- Directed by: A.C. Tindsale
- Written by: A.C. Tinsdale
- Production company: Austral Photoplay Company
- Release dates: 2 March 1918 (premiere); 28 July 1919 (commercial release);
- Running time: 5 reels
- Country: Australia
- Languages: Silent film English intertitles
- Budget: £1,000

= The Laugh on Dad =

The Laugh on Dad is a 1918 comedy Australian silent film. It is considered a lost film.

==Plot==
John Forrest, aka Dad, is an ostrich farmer. His daughter Jean wants to marry Ralph Bond but Dad is opposed, so he devises a scene where a farmhand will dress as Jean and pretend to marry Ralph.

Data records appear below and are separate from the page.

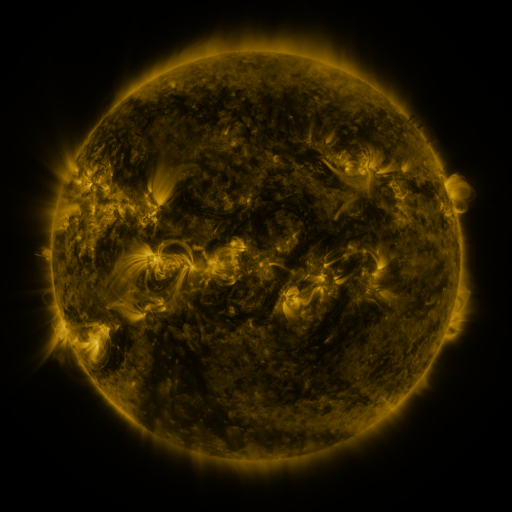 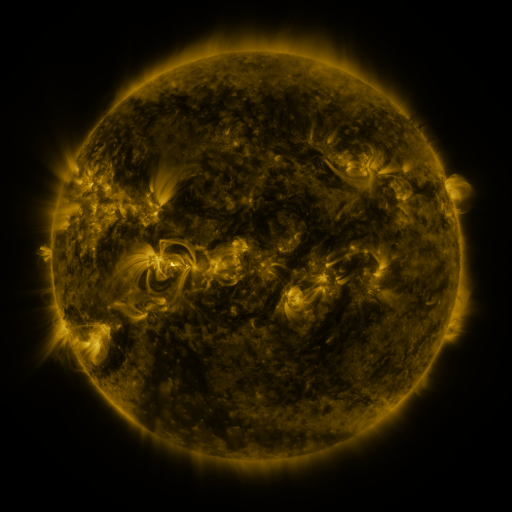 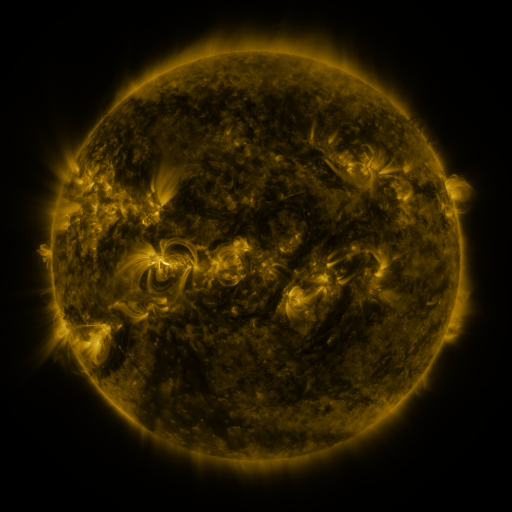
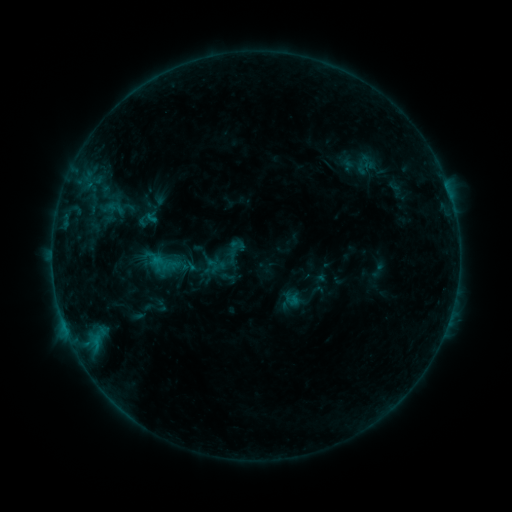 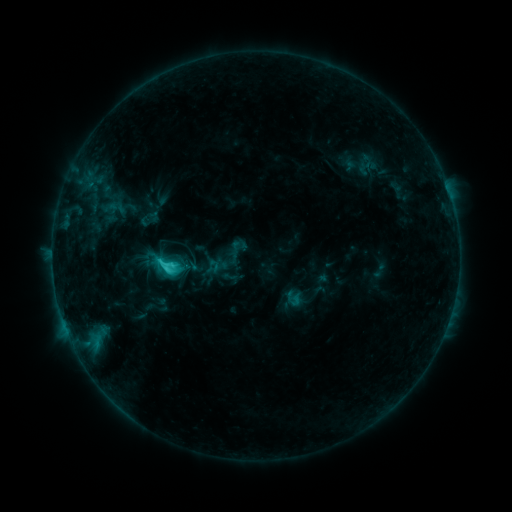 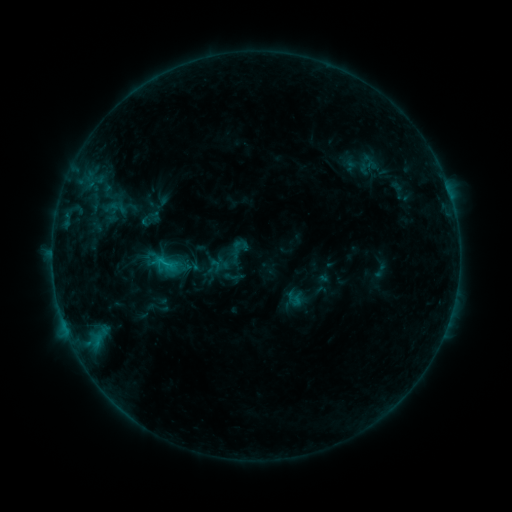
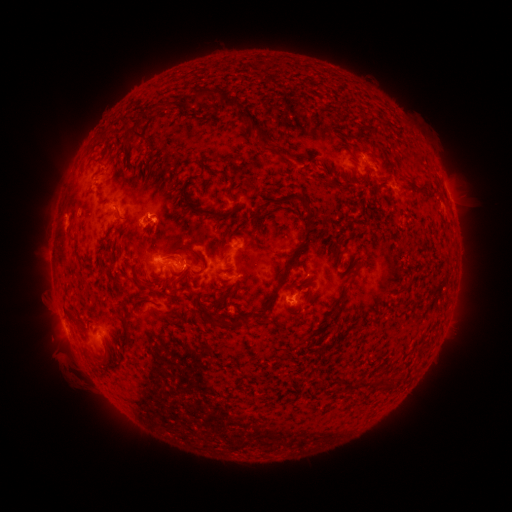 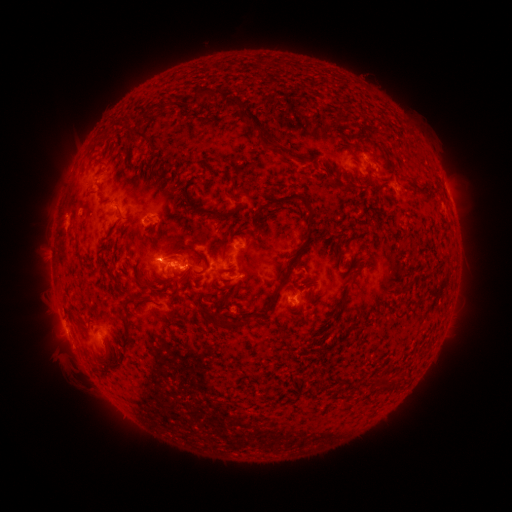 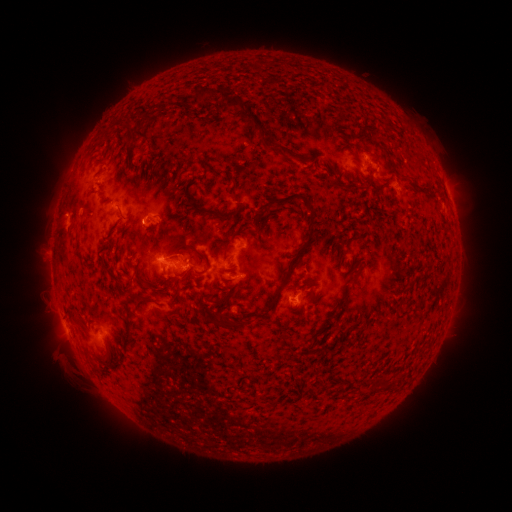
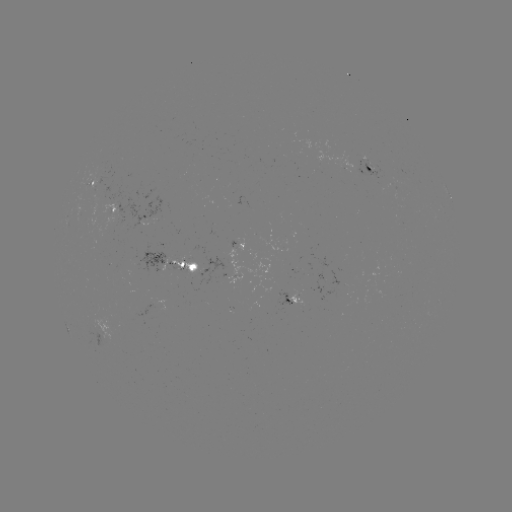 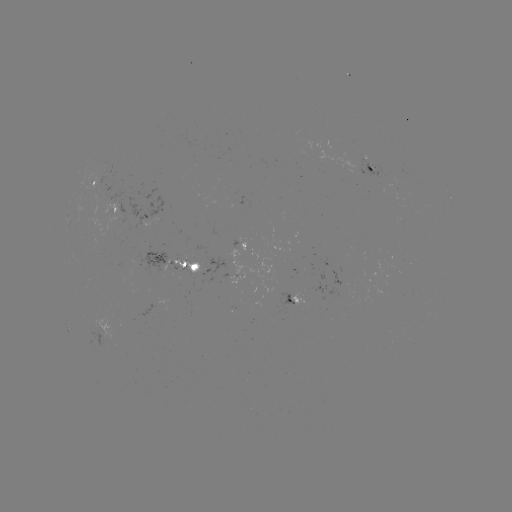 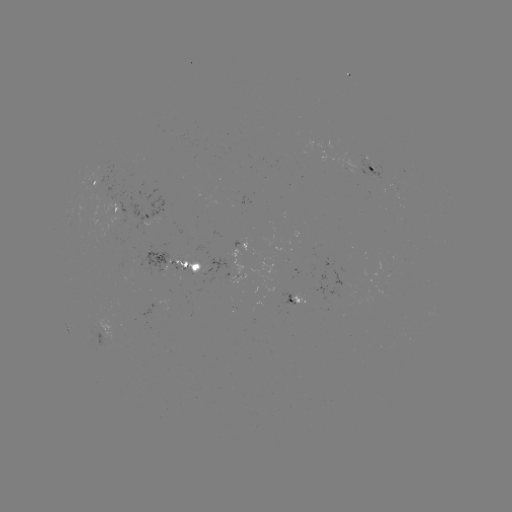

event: emerging-flux region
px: (237, 277)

Jean outwits him and the marriage goes ahead.

==Cast==
- Netta Lawson as Jean Forrest
- Johnson Weir as John Forrest
- May Morton as May
- Mrs Tinsdale as Mrs Dumpling
- Jules Olaff as Arthur Elliott
- Alwyn West as Jim
- Olaf Jensen as Ralph Bond
- Charles Clarke

==Production==
The film was the first production of the Austral Photoplay Company, run by film importer and entrepreneur A.C. Tinsdale. Finance was raised by means of public subscription, offering two shilling shares to the public; buying one hundred shares got you free motion picture tuition and a part in the film. Most of the cast paid to appear in the movie.

The movie was shot at a real life ostrich farm in South Head.

==Release==
The film had trouble securing bookings but the same method of raising finance was used to find production of a sequel, Dad Becomes a Grandad (1918).

Tinsdale was later sued by an investor for not paying out his obligations under the film and settled out of court.